### [EXERCISE PROMPT]
Rewrite the items from the very first one through the line that contains "Does the pie chart on", changing "pie chart" to "circle graph" and leaving everything else as it is.

### [LISTED ENTRIES]
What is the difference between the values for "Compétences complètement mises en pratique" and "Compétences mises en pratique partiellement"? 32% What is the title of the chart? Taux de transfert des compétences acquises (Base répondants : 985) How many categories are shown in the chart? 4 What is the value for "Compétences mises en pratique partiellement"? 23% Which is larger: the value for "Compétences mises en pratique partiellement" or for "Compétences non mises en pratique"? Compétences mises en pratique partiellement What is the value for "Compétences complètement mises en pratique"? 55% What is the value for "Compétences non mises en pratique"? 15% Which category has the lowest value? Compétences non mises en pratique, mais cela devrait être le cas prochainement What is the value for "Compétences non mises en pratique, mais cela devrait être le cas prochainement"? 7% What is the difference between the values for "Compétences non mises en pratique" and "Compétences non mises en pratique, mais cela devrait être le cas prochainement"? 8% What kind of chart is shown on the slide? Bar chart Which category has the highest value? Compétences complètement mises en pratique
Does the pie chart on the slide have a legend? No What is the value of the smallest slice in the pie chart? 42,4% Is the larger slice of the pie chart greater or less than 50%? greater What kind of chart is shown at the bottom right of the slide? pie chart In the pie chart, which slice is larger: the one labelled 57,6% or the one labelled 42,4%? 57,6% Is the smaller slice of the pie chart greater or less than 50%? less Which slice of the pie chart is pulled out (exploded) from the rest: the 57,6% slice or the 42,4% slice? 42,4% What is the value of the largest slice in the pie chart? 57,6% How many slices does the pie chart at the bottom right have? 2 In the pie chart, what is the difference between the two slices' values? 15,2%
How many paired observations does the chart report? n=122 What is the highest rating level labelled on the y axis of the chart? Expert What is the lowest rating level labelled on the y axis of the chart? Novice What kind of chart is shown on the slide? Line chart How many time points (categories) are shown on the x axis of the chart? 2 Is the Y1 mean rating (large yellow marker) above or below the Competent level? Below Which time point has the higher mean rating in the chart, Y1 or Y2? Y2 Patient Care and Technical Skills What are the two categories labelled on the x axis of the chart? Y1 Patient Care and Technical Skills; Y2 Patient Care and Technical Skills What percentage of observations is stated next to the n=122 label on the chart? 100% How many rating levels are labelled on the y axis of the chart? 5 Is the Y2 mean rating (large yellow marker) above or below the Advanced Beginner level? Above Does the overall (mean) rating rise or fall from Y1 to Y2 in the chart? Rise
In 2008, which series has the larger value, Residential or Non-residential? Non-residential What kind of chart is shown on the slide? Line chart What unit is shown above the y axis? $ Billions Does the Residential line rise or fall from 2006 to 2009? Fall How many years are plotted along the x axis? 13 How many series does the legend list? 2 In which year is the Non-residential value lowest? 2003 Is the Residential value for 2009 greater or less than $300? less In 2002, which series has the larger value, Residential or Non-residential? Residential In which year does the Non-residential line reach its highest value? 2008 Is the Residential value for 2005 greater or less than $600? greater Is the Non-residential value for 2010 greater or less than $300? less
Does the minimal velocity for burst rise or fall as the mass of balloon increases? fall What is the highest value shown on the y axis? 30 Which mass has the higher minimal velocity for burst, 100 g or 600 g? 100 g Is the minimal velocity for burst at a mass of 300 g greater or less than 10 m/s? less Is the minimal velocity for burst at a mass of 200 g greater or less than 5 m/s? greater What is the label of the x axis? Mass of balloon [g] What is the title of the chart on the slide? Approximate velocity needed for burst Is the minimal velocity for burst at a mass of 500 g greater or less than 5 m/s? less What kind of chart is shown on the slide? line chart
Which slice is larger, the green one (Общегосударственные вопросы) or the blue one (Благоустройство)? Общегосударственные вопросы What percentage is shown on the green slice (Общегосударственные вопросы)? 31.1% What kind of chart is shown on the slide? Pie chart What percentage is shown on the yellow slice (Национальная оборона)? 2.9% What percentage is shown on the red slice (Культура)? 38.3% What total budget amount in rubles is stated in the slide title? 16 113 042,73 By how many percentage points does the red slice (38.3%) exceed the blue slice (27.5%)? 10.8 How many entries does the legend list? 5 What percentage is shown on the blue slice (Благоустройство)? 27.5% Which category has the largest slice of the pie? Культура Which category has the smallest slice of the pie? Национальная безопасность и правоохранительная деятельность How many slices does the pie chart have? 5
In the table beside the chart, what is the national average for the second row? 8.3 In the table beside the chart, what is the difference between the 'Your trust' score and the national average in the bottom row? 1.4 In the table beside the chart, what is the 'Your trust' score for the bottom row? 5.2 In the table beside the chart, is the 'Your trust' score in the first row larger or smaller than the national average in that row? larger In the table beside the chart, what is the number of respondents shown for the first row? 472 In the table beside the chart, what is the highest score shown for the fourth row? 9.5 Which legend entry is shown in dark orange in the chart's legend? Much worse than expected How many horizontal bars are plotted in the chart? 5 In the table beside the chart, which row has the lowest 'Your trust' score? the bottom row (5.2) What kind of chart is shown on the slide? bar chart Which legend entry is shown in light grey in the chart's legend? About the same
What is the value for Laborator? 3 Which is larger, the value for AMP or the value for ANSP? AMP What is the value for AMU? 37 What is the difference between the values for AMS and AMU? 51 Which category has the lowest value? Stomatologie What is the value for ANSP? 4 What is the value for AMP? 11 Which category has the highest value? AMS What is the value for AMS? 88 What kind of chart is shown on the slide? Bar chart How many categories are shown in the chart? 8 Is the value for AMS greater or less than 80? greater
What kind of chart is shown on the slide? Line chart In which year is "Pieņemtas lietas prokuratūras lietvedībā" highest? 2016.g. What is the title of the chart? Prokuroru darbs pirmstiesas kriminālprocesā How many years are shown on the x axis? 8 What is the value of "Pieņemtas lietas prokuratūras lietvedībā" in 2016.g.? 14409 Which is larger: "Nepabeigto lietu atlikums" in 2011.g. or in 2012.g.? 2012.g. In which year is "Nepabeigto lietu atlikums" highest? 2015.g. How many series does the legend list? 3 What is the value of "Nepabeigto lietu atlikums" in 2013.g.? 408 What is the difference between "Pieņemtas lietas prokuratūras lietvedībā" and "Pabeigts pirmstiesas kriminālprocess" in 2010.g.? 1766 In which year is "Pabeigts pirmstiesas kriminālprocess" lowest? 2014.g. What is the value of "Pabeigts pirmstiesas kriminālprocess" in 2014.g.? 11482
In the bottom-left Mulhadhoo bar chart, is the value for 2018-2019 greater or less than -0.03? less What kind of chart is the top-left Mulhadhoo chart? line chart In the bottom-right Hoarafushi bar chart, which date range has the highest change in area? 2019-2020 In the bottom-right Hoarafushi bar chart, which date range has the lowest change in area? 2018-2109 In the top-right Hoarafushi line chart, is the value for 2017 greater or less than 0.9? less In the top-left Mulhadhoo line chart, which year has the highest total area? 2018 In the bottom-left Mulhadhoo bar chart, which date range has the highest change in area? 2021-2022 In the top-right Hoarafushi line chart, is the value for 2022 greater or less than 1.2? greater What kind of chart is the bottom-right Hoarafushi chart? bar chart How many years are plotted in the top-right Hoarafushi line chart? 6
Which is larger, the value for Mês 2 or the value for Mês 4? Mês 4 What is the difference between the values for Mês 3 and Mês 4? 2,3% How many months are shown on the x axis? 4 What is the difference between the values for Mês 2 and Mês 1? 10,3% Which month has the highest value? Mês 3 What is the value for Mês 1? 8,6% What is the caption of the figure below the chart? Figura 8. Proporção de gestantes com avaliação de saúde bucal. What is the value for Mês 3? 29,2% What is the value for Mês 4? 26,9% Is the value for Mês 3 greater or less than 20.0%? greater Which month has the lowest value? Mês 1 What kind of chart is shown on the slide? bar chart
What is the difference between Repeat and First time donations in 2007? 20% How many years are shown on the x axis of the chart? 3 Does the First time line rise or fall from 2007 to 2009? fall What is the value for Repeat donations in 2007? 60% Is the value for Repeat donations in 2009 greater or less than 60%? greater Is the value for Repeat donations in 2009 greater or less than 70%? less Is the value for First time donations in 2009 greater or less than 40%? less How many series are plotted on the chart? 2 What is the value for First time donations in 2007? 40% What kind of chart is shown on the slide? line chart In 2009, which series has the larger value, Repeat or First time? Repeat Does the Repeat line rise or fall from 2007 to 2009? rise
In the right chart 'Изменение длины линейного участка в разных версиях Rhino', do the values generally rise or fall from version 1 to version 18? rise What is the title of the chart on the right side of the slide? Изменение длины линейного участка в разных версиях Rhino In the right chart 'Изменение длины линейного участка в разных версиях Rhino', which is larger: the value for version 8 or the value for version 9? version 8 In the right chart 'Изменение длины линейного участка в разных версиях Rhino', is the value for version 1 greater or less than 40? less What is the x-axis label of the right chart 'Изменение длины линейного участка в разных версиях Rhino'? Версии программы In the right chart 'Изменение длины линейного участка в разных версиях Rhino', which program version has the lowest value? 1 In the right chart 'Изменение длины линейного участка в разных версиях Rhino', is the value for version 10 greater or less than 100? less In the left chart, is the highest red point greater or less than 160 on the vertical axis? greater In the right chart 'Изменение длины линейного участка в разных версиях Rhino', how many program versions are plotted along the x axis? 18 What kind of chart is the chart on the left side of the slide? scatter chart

### [RESULT OF THE TASK]
What is the difference between the values for "Compétences complètement mises en pratique" and "Compétences mises en pratique partiellement"? 32% What is the title of the chart? Taux de transfert des compétences acquises (Base répondants : 985) How many categories are shown in the chart? 4 What is the value for "Compétences mises en pratique partiellement"? 23% Which is larger: the value for "Compétences mises en pratique partiellement" or for "Compétences non mises en pratique"? Compétences mises en pratique partiellement What is the value for "Compétences complètement mises en pratique"? 55% What is the value for "Compétences non mises en pratique"? 15% Which category has the lowest value? Compétences non mises en pratique, mais cela devrait être le cas prochainement What is the value for "Compétences non mises en pratique, mais cela devrait être le cas prochainement"? 7% What is the difference between the values for "Compétences non mises en pratique" and "Compétences non mises en pratique, mais cela devrait être le cas prochainement"? 8% What kind of chart is shown on the slide? Bar chart Which category has the highest value? Compétences complètement mises en pratique
Does the circle graph on the slide have a legend? No What is the value of the smallest slice in the circle graph? 42,4% Is the larger slice of the circle graph greater or less than 50%? greater What kind of chart is shown at the bottom right of the slide? circle graph In the circle graph, which slice is larger: the one labelled 57,6% or the one labelled 42,4%? 57,6% Is the smaller slice of the circle graph greater or less than 50%? less Which slice of the circle graph is pulled out (exploded) from the rest: the 57,6% slice or the 42,4% slice? 42,4% What is the value of the largest slice in the circle graph? 57,6% How many slices does the circle graph at the bottom right have? 2 In the circle graph, what is the difference between the two slices' values? 15,2%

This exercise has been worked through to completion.